When a jobs/subsidy auction occurs publicly—an extremely rare event of which Amazon HQ2 was the biggest ever—people rightfully ask: where did this system come from? Why doesn’t the federal government have any say? Why do public officials accept it as preordained? And BTW, who wrote these undemocratic rules?

Space prohibits me from summarizing that 80-year history here, but a quick read of a chapter from my 2005 book will explain it all, for those so curious.

So how do we dismantle the Tax Break-Industrial Complex and take back our economic democracy?

It starts with disclosure. In a few weeks, we at Good Jobs First will issue another in our long series of 51-state “report card” studies on how well, or poorly, states disclose deal-specific, company-specific records—including actual outcomes in terms of jobs and wages.

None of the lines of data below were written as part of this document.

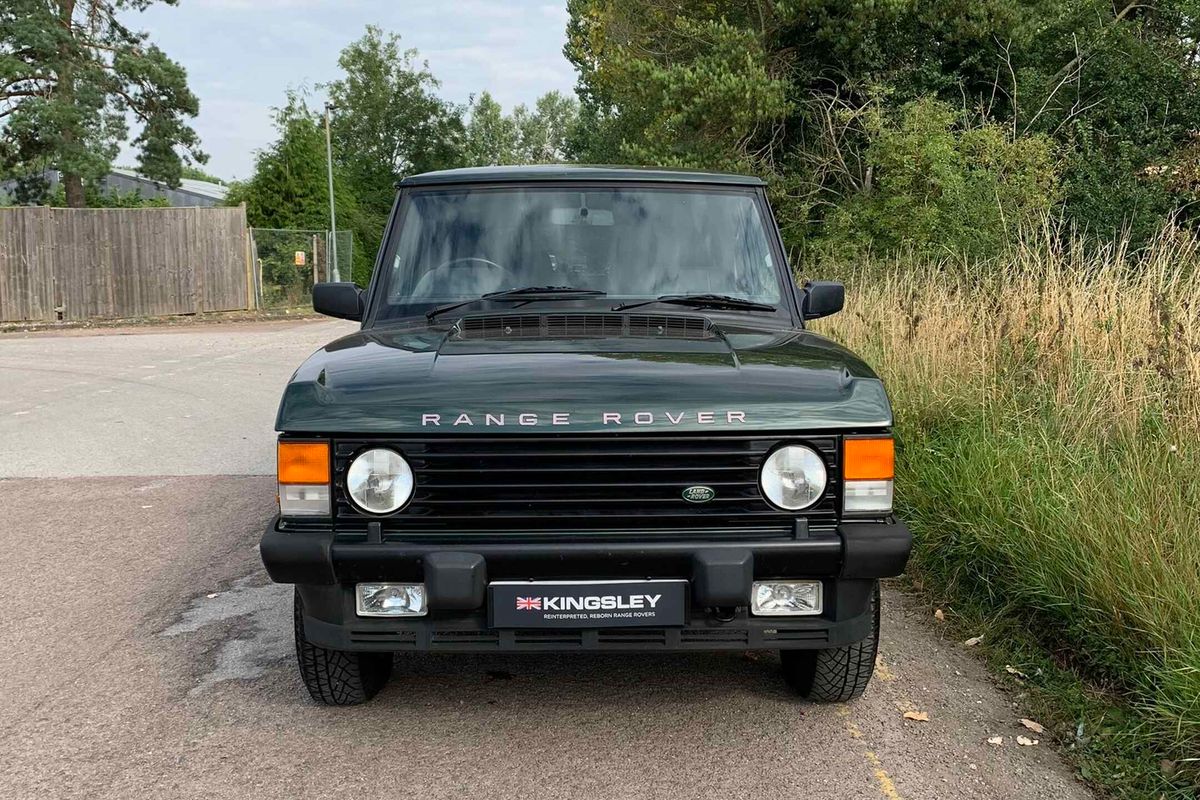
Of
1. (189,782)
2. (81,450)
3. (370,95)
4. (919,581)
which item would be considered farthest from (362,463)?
(370,95)

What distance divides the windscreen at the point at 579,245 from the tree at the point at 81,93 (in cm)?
3234

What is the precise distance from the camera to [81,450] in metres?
8.72

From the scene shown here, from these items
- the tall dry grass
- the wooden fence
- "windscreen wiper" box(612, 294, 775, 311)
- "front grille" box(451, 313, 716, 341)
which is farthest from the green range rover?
the wooden fence

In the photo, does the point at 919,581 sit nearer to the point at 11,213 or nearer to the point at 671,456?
the point at 671,456

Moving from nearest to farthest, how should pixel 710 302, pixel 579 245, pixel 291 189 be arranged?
pixel 710 302 < pixel 579 245 < pixel 291 189

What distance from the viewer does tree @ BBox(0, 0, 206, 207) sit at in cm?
3195

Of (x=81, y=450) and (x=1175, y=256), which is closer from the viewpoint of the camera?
(x=1175, y=256)

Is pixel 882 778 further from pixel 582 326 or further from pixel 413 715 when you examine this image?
pixel 582 326

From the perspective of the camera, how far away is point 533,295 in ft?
14.1

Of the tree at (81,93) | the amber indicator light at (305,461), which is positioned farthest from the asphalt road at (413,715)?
the tree at (81,93)

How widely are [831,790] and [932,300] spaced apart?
20.4 feet

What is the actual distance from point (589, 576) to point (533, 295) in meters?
1.47

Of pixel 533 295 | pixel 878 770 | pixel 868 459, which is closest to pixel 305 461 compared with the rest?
pixel 533 295

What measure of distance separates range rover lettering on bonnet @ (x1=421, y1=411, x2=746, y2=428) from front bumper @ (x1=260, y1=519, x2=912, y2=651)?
349 millimetres
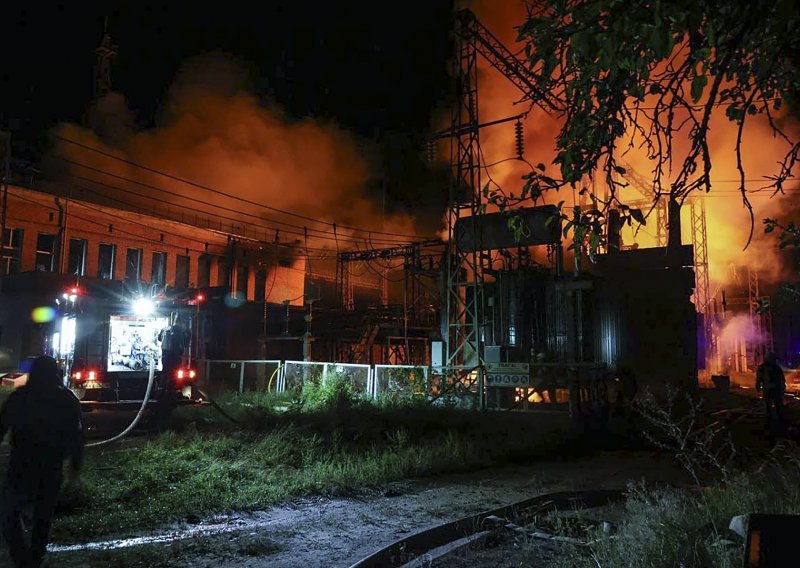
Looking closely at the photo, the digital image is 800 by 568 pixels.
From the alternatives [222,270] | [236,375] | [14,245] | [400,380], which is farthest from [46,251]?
[400,380]

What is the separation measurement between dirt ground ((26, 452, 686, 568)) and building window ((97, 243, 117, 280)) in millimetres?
25918

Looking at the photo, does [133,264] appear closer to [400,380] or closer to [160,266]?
[160,266]

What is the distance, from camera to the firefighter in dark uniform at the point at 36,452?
15.2ft


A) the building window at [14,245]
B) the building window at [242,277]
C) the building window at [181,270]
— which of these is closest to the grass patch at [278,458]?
the building window at [14,245]

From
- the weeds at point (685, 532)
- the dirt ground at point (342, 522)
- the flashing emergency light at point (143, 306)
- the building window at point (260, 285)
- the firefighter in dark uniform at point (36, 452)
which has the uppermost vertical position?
the building window at point (260, 285)

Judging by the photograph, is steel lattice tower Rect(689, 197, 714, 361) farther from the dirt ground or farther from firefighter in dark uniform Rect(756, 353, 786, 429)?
the dirt ground

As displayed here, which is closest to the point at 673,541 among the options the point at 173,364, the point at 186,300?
the point at 173,364

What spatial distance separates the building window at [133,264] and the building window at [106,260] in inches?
31.3

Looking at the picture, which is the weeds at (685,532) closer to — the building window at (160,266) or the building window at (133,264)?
the building window at (133,264)

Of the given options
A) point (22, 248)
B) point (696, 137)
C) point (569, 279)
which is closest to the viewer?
point (696, 137)

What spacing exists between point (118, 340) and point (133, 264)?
17401 mm

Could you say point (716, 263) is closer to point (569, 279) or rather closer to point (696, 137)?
point (569, 279)

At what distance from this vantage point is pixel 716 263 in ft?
133

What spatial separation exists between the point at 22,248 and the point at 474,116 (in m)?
21.4
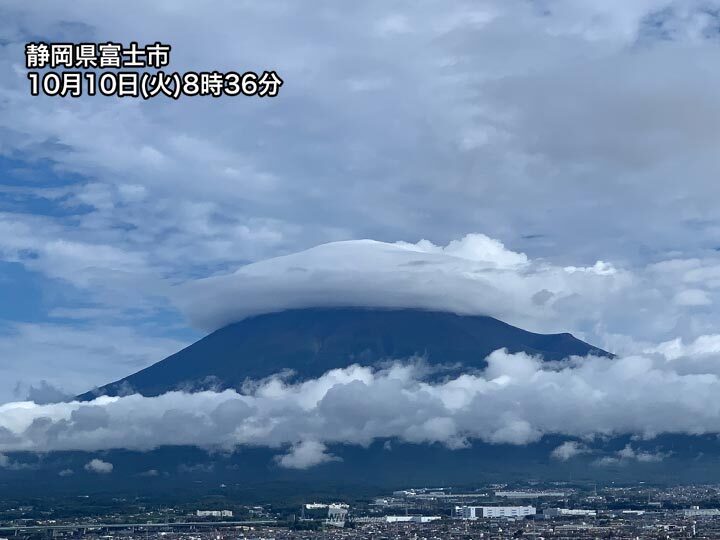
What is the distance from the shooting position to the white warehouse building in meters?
164

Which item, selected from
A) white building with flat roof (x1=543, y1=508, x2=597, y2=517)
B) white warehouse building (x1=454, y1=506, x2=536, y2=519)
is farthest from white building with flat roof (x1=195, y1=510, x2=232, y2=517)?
white building with flat roof (x1=543, y1=508, x2=597, y2=517)

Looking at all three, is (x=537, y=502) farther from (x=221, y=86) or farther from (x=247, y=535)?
(x=221, y=86)

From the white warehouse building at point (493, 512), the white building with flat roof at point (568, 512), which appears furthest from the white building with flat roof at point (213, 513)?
the white building with flat roof at point (568, 512)

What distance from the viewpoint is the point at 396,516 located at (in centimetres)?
15788

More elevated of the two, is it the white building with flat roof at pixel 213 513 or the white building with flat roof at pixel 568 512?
the white building with flat roof at pixel 213 513

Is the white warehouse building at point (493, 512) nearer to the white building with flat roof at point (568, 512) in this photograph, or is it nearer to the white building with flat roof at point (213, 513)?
the white building with flat roof at point (568, 512)

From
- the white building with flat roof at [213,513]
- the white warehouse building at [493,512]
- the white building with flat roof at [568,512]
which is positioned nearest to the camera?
the white building with flat roof at [568,512]

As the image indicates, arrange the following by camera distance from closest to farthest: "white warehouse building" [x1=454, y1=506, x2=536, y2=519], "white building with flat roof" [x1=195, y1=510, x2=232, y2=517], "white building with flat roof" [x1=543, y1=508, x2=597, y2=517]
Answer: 1. "white building with flat roof" [x1=543, y1=508, x2=597, y2=517]
2. "white building with flat roof" [x1=195, y1=510, x2=232, y2=517]
3. "white warehouse building" [x1=454, y1=506, x2=536, y2=519]

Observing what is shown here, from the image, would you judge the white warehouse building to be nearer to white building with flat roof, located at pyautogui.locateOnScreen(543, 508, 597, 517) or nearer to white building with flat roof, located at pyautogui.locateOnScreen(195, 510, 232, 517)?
white building with flat roof, located at pyautogui.locateOnScreen(543, 508, 597, 517)

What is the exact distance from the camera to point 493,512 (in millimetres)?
166625

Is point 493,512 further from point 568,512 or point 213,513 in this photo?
point 213,513

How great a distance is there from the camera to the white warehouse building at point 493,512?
164m

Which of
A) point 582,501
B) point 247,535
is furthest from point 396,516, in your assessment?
point 582,501

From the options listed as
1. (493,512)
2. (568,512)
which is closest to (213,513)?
(493,512)
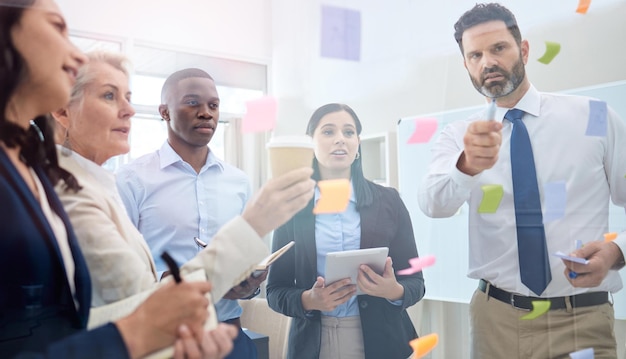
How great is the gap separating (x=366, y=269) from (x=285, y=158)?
288 mm

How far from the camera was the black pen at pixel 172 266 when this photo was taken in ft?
1.95

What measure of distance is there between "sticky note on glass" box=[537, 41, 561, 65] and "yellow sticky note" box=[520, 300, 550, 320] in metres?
0.53

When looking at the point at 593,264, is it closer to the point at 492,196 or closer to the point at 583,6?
the point at 492,196

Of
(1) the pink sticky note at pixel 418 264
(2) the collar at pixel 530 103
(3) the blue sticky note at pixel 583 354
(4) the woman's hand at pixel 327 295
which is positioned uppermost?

In a new wrinkle, one of our grading criteria will be advance notice: does the state give the public enough advance notice of a proposed deal such that people can examine the proposal and oppose, support, or suggest changes to it? Thirty days advance notice before a public hearing is minimal; 60 is preferable.

We need to go much deeper with disclosure. Here are a few ways how:

  • When a site location consultant approaches a state or local government, the consultant should be required to file a disclosure form, akin to a lobbyist registration form, disclosing the identity of the client and the terms of engagement (i.e., is the consultant working for a contingency fee or commission?).
     
  • Records of meetings held between government officials and companies or their site consultants should be clearly defined as covered by a state’s Open Records Act and subject to disclosure simultaneously when a deal is advanced-notified. This should also be true in states with privatized recruitment entities (such as Ohio, Florida, North Carolina, and Arizona).
     
  • When economic development tax credits are “transferable” (i.e., they can be bought and sold), we need disclosure of sellers, buyers and transaction values.
     
  • When data centers receive a lifetime exemption on paying utility taxes on their massive electricity usage, states should disclose the value of that discount by data center by year. They should also disclose the parallel revenues lost to local governments and aggregate annual state and local losses.
     
  • When film production companies receive “tax credits” (which are actually large cash gifts) from a state, the amounts should be fully disclosed, along with the name of the production (often an LLC created for the film) and the LLC’s actual corporate owner.
     
  • Finally, when a school district or other local government thumbs its nose at GASB Statement No. 77 on Tax Abatement Disclosures and fails to accurately report its revenue losses in its annual audit, state officials should step in and force such governments to restate their financials with a Statement No. 77 Note.

With these disclosure safeguards in place, the community organizing landscape on economic development incentives would shift sharply, enabling activists (not to mention enterprising journalists) to assert their rightful role in planning their futures—democratically.